- **PROBLEMS TO SOLVE**
a: In the fraction-division page, which set of standards includes teaching students how to divide fractions?
b: Using the fraction-division page, explain why the answer to ½ ÷ ⅙ is a larger number than either fraction in the equation.

---------- PASSAGE

Teaching your students **how to divide fractions** can be just as simple as teaching multiplication — once you know all of the little tricks to get the right answer.

When you teach division, you want to make sure your students can not only *solve* a problem, but that they also understand what is happening in each question.

Confused on precisely how to divide fractions? So were we. That’s why we looked into the best tools and easiest ways to make sure your class understands key concepts. You’ll be fully equipped to teach your students all kinds of fraction division questions with ease!

## Table of contents

How Prodigy can help you teach dividing fractions

## How dividing fractions works

Teaching students how to divide fractions is part of the Common Core State Standards for Mathematical Practice. One of the most valuable things to teach your students when dividing fractions is what the answer means. Take a look at the example below:

½ ÷ ⅙ = 3

Why is the solution a bigger number than the fractions involved?

When you divide a fraction, you’re asking **how many groups** of the divisor (second number) can be found in the dividend (first number). For the above equation, we’re asking how many ⅙ appear in ½.

--------------------
---------- GIVEN DATA

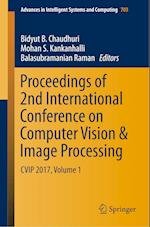 Proceedings of 2nd International Conference on Computer Vision & Image Processing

--------------------

- **RESULTS FOR EACH TASK**
a: The Common Core State Standards for Mathematical Practice.

b: Dividing a fraction asks how many groups of the divisor (the second number) can be found in the dividend (the first number). So ½ ÷ ⅙ asks how many ⅙ appear in ½, and that count is 3.